Data extracted from a collection
[start]

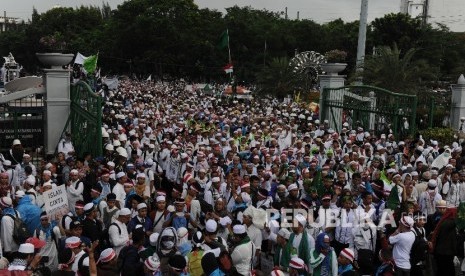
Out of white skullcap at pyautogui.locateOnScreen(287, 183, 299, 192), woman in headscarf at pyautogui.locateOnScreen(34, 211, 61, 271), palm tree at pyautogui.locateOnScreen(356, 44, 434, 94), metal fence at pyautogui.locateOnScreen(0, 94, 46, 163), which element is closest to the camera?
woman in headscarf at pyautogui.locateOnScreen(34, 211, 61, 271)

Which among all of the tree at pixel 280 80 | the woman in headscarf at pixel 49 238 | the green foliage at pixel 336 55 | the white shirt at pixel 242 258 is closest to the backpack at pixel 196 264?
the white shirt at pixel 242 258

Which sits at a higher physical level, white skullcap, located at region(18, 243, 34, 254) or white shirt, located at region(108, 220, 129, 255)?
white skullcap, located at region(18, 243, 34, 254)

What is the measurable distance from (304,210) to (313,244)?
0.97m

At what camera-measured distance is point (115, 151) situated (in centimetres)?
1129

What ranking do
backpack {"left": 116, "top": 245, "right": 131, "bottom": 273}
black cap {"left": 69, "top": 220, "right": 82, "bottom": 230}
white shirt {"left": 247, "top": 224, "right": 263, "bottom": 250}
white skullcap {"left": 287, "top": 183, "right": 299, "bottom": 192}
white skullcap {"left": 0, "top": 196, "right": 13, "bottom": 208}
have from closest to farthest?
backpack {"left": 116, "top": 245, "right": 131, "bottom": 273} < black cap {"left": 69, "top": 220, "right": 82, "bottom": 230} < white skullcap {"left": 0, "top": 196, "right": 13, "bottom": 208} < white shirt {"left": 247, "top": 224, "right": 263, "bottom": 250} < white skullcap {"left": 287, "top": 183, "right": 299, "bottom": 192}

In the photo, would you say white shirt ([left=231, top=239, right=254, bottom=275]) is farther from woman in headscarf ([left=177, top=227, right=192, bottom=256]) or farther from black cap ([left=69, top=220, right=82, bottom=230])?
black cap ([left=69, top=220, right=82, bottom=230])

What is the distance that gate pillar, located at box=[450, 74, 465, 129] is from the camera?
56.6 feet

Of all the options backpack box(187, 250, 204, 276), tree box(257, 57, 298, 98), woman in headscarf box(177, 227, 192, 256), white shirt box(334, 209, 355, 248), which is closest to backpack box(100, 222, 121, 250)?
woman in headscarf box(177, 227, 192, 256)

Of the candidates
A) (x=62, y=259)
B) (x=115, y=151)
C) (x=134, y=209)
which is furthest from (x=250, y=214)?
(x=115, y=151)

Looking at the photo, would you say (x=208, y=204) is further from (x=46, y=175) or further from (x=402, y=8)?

[end]

# PROBLEM DETAILS:
Can you rewrite the records, from the line containing "In the photo, would" down through the last one, substituting "nearest" for "closest" and leaving everything else unchanged?

# RESULT OF THIS TASK:
In the photo, would you say white shirt ([left=231, top=239, right=254, bottom=275]) is farther from woman in headscarf ([left=177, top=227, right=192, bottom=256]) or farther from black cap ([left=69, top=220, right=82, bottom=230])?
black cap ([left=69, top=220, right=82, bottom=230])

What is the distance that gate pillar, located at box=[450, 74, 465, 129] is from the camera?
56.6 feet

Of all the options backpack box(187, 250, 204, 276), tree box(257, 57, 298, 98), woman in headscarf box(177, 227, 192, 256), white shirt box(334, 209, 355, 248), which is nearest to backpack box(100, 222, 121, 250)?
woman in headscarf box(177, 227, 192, 256)

Of the candidates
A) (x=62, y=259)
B) (x=115, y=151)
C) (x=134, y=209)
which is furthest from (x=250, y=214)?
(x=115, y=151)

Looking at the photo, would you say (x=208, y=204) is further from (x=46, y=175) or further from (x=402, y=8)?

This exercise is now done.